昇給や待遇改善、役職の提示など、魅力的な条件を出されて心が揺らぐこともあるでしょう。
しかし、ここで冷静な判断が求められます。
引き止めへの対処法
1.まずは感謝を伝える
引き止めは、あなたが職場にとって必要な存在である証です。
まずは「高く評価していただき、大変光栄です」と、感謝の気持ちを伝えましょう。
2.提案を冷静に検討する
提示された条件が、あなたが「なぜ退職したいのか」という根本的な理由を解決するものか、一度立ち止まって考えてみてください。
例えば、過重労働が理由で退職を決意したのであれば、給与アップだけでは問題の解決にはなりません。

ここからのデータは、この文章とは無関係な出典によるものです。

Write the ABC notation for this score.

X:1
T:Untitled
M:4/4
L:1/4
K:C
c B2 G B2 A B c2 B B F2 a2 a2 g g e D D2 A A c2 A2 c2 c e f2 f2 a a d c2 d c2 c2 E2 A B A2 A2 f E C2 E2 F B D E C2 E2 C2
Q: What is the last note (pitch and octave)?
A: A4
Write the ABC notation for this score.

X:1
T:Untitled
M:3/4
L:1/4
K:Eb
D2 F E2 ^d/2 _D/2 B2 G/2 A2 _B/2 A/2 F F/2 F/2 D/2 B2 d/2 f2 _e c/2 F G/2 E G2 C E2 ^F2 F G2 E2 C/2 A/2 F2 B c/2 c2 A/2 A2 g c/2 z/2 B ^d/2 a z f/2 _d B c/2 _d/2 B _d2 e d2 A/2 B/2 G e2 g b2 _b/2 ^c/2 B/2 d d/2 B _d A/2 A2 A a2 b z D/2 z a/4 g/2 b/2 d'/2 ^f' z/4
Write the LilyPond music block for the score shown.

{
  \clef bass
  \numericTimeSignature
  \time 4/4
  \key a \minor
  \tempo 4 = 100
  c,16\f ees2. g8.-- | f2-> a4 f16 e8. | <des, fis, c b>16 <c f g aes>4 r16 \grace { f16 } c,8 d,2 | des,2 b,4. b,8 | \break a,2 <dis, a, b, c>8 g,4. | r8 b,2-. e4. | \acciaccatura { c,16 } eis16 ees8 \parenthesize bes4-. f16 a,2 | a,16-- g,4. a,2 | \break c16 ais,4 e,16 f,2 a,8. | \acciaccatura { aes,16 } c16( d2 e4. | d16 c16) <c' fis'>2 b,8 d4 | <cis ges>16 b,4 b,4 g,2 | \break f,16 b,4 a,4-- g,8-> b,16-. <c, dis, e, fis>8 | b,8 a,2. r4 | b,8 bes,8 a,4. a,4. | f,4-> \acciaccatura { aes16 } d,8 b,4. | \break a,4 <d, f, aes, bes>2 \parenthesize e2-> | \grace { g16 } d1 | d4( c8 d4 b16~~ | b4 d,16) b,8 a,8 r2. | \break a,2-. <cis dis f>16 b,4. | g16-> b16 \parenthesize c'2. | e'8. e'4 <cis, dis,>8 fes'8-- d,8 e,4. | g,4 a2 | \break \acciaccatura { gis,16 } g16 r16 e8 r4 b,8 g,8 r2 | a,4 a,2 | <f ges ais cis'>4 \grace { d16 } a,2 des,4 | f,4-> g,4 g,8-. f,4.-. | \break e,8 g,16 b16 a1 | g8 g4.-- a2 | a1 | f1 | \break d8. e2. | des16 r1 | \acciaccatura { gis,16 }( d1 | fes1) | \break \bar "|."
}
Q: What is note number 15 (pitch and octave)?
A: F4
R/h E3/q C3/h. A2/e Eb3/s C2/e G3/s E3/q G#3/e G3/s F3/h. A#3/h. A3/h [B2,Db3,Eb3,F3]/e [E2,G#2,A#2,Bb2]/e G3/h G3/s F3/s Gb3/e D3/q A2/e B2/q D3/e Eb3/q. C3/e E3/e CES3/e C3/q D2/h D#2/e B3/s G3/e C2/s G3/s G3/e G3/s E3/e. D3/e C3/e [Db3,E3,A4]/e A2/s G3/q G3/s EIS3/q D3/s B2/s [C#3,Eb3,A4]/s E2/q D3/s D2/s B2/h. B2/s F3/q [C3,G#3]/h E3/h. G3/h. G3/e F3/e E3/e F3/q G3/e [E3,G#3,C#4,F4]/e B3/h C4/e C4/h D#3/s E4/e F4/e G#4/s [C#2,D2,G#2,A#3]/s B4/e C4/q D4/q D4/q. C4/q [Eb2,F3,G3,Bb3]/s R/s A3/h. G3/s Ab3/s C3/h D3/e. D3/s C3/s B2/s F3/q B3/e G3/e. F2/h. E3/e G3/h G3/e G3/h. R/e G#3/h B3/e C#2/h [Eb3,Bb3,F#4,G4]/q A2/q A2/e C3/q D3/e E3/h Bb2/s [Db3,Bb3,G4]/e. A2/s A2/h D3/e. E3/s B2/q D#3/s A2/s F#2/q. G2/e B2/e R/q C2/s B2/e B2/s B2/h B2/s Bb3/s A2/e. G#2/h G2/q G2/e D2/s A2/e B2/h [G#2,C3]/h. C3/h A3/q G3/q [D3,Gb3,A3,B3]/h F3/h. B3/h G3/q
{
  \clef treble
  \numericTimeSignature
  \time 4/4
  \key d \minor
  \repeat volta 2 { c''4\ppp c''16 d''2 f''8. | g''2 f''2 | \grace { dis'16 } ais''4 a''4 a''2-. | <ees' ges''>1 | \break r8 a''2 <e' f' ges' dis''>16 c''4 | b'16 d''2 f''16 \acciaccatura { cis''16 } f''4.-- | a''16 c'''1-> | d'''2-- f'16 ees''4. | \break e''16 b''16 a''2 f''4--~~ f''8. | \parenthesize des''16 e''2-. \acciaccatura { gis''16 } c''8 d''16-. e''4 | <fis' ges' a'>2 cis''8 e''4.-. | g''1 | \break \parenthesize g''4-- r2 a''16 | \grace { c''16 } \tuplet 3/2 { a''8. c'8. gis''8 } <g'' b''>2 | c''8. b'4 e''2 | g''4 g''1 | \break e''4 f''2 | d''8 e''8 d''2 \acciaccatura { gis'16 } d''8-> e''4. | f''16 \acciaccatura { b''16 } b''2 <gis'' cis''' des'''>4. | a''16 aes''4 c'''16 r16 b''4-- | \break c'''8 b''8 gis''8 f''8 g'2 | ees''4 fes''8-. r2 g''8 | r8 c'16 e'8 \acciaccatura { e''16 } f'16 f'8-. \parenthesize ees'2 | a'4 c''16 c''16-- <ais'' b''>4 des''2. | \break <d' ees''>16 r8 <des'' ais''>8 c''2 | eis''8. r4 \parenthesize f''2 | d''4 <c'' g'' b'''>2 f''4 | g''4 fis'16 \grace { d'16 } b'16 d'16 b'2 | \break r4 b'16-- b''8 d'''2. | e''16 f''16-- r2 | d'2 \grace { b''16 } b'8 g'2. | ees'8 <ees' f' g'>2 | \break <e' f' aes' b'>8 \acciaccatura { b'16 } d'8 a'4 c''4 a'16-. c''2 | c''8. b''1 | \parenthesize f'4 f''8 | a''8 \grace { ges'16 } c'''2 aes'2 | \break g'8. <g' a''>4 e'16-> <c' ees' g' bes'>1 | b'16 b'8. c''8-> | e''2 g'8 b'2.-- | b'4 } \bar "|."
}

目先の好条件に惑わされず、長期的なキャリアプランと照らし合わせることが大切です。
3.退職の意思を改めて明確に伝える
もし退職の意思が変わらないのであれば、感謝を述べた上で、「大変ありがたいお話ですが、退職の意思は変わりません。」と、丁寧かつ明確に伝えましょう。
曖昧な態度は、かえって交渉を長引かせる原因になります。
話がまとまらない場合は、「退職願」や「退職届」といった書面で意思を示すことも有効です。
強い引き止めにあっても意思を貫くためには、『自己分析』を通じてなぜ転職するのかという確固たる軸を持つことが不可欠です。
まとめ:周到な準備で、気持ちよく次のキャリアへ
医師の退職は、人生における大きな転機です。トラブルなく、気持ちよく次のステップに進むためには、感情的にならず、計画的に準備を進めることが何よりも大切になります。
今回ご紹介した、
- 退職の意思は、早めに直属の上司へ直接伝える
- スケジュールには3ヶ月以上の余裕を持つ
- 引き止めには感謝を伝えつつ、冷静かつ毅然と対応する
この3つのステップを意識するだけで、円満退職の可能性は格段に高まります。
もし、具体的な伝え方や引き止めへの対処法でお悩みの際は、私たちのようなキャリアの専門家にご相談いただくのも一つの手です。
先生の状況に合わせた、より具体的なアドバイスをさせていただきます。
退職の準備と並行して、失敗しない転職活動の全手順を改めて確認しておくことで、より安心して次のステップに進むことができます。
この記事が、先生の輝かしい次の一歩を後押しできれば幸いです。